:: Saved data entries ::
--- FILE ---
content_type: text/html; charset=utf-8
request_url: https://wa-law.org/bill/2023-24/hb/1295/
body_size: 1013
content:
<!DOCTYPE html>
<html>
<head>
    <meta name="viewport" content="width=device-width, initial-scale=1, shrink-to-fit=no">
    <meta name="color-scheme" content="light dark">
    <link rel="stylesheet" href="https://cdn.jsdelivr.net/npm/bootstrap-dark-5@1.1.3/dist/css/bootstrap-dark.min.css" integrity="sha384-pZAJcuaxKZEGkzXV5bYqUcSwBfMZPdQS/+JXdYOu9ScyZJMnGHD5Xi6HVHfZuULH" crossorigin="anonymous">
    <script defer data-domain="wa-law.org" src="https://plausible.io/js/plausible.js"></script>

:: What to work on ::
All the data above must be copied again. Leave nothing out.

:: Answer section ::
--- FILE ---
content_type: text/html; charset=utf-8
request_url: https://wa-law.org/bill/2023-24/hb/1295/
body_size: 1013
content:
<!DOCTYPE html>
<html>
<head>
    <meta name="viewport" content="width=device-width, initial-scale=1, shrink-to-fit=no">
    <meta name="color-scheme" content="light dark">
    <link rel="stylesheet" href="https://cdn.jsdelivr.net/npm/bootstrap-dark-5@1.1.3/dist/css/bootstrap-dark.min.css" integrity="sha384-pZAJcuaxKZEGkzXV5bYqUcSwBfMZPdQS/+JXdYOu9ScyZJMnGHD5Xi6HVHfZuULH" crossorigin="anonymous">
    <script defer data-domain="wa-law.org" src="https://plausible.io/js/plausible.js"></script>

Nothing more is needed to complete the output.